▶ _Activity_: Reproduce the stretch of the Fourier sampling excerpt below from "Now we move" through "purely discrete realm.", word for word.

And now the rest falls together. We can denote by $(\mathscr{F}f)_{\textup{sampled}}$ the tuple of values $F(s_j)$, and the list of formulas above gives a way to transition from one domain to the other.

## A Discrete Life

Now we move completely away from the continuous realm. The above discussion was nice in giving us an intuition for why the following definitions are reasonable. However, in order to actually use these ideas on discrete sequences, we can’t be restricted to sampling continuous functions. In fact, most of our planned work on this blog will not use discrete approximations to continuous functions, but just plain old sequences. So we just need to redefine the above ideas in a purely discrete realm.

The first step is to get rid of any idea of the sampling rate, and instead write everything in terms of the indices. This boils down to the a convenient coincidence. If $t_k = k/2B, s_j = j/L$, then by our earlier remarks that $2BL = n$ (the number of sample points taken), then $t_ks_j = kj/n$. This allows us to rewrite the complex exponentials as $e^{-2 \pi i kj/n}$, which is entirely in terms of the number of points used and the indices of the summation.

▶ _Collected material_:
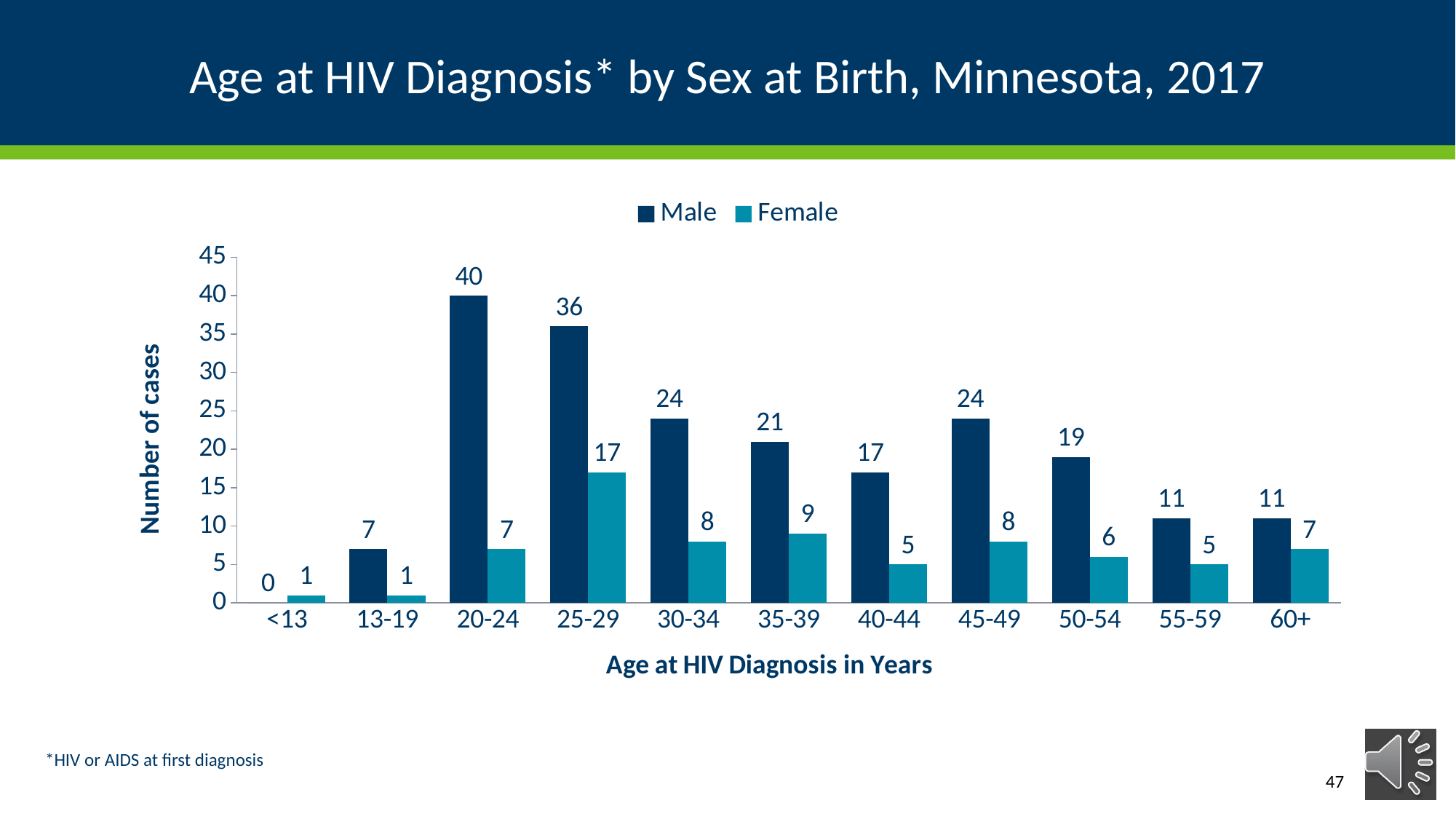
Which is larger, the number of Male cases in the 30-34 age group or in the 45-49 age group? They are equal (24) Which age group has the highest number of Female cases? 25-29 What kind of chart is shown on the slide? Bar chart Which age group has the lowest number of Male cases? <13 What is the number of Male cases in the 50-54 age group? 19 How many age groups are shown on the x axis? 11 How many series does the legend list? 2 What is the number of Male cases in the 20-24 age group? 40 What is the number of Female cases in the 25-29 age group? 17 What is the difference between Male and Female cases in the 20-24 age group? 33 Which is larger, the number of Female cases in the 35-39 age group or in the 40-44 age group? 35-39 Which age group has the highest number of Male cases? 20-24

▶ _Solution to the exercise_:
Now we move completely away from the continuous realm. The above discussion was nice in giving us an intuition for why the following definitions are reasonable. However, in order to actually use these ideas on discrete sequences, we can’t be restricted to sampling continuous functions. In fact, most of our planned work on this blog will not use discrete approximations to continuous functions, but just plain old sequences. So we just need to redefine the above ideas in a purely discrete realm.